イージス護衛艦『いかり』の艦長、沢村一等海佐は『あまぎ』の盾となった『やまぎり』の行動を見て、目頭が熱くなる思いだった。

「瀬戸内艦長・・・!!」

沢村はマイクを取った。

「『いかり』艦長より『あまぎ』へ、『やまぎり』乗員救助の許可を願う」

『あまぎ』の西島からの返信はすぐに返ってきた。

「『あまぎ』より沢村艦長、直ちに『やまぎり』乗員の救助に当たれ」

「了解!!」

艦内放送に切り替える。

「いいか、『やまぎり』は自らが盾となって『あまぎ』を守った。その行動に最大の敬意を払い、全力で『やまぎり』を助けるぞ!!」

「了解!!」

(今度は俺達が『やまぎり』を助ける番だ!)


「『やまぎり』より報告。軽傷多数、重傷者15名。そして、・・・死者2名」

『あまぎ』で『やまぎり』の状況が報告され、他の隊員達は「死者2名」の言葉に動揺した。

(この『あまぎ』を守るために『やまぎり』で死者が出た)

がっくりと肩を落として、言葉が出なくなる。艦橋にいる佐々木も同じ思いだった。

報告を聞いていた西島はしばらく黙っていたが、静かに口を開く。

「瀬戸内艦長には艦の修復と乗員の治療にあたるように伝えろ」

「それが、瀬戸内艦長は重傷を負われ、今は副長が艦の指揮を執っています」

「そうか。『やまぎり』の機関は無事なのか?」

「機関部に損傷はなく、航行には問題ないそうです。しかし、長くは無理でしょう」

「ならば、『やまぎり』副長には『せとゆき』と共に宮古島へ戻るように指示を」

「了解しました」

西島は再びレーダーディスプレイに目を向けた。


『せとゆき』と『やまぎり』、合わせて5名の死者を出した。瀬戸内艦長を含めた重傷者の後送と治療のため、宮古島への帰還が決定し、『やまぎり』乗員の救助にあたっていた『いかり』も2隻に付き添うこととなった。

『あまぎ』乗員達は、自らが盾となって守ってくれた『やまぎり』に対して、感謝と敬意を込めて甲板から見送り、敬礼した。

その様子を見ていた西島に、『せとゆき』の高嶋から無線が入る。

「西島一佐」

「何だ?」

「・・・あんたの声が聞けて、安心したよ」

「自分もだ。高嶋一佐」

「・・・男同士だと気持ち悪いな」

無線越しに高嶋の笑い声が聞こえる。

「2倍も3倍も艦と共に頑丈になって、必ず戻ってくる・・・!」

『あまぎ』から離れていく『せとゆき』と『やまぎり』に、西島は姿が見えなくなるまで敬礼していた。

その隣には、西島と同じく敬礼して見送る佐々木もいた。


『せとゆき』と『やまぎり』の被弾、そして東亜国海軍潜水艦の撃沈の知らせは首相官邸の危機管理センターにも届いていた。

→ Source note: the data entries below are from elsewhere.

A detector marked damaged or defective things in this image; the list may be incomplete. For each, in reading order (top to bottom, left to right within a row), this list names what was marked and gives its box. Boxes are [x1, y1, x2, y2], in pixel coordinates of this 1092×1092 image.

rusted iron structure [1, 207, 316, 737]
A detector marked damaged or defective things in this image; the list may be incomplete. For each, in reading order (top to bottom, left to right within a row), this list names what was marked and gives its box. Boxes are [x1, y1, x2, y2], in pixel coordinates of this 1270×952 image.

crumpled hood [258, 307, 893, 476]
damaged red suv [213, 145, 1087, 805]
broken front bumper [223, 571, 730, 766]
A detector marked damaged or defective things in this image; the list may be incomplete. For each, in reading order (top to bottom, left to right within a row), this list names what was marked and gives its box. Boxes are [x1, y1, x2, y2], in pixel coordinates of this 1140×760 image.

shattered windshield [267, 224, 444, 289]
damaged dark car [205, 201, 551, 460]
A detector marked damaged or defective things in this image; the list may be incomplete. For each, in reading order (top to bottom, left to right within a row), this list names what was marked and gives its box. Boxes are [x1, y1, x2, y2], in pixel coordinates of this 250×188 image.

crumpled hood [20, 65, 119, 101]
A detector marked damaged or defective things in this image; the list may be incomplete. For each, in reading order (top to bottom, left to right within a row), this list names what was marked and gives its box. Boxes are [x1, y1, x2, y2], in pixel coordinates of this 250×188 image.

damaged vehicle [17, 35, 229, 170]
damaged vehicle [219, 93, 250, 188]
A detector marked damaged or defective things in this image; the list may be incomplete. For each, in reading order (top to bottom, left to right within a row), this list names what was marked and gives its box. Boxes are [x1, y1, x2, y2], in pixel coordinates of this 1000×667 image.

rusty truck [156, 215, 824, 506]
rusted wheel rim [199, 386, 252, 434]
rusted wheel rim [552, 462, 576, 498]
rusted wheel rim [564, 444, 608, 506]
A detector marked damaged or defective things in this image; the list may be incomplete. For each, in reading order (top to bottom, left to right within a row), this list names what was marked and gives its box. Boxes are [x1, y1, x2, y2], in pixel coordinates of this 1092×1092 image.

死者が出たことに衝撃を受け、閣僚の誰もが言葉を失っていたが、佐藤だけはモニターに映る『あまぎ』護衛隊群の姿を直立不動の姿勢で見ていた。

自衛官出身の佐藤には、自らを顧みず『あまぎ』の盾となり被弾した『やまぎり』の思いが痛いほど理解できた。

そしてモニターに向かって、敬礼した。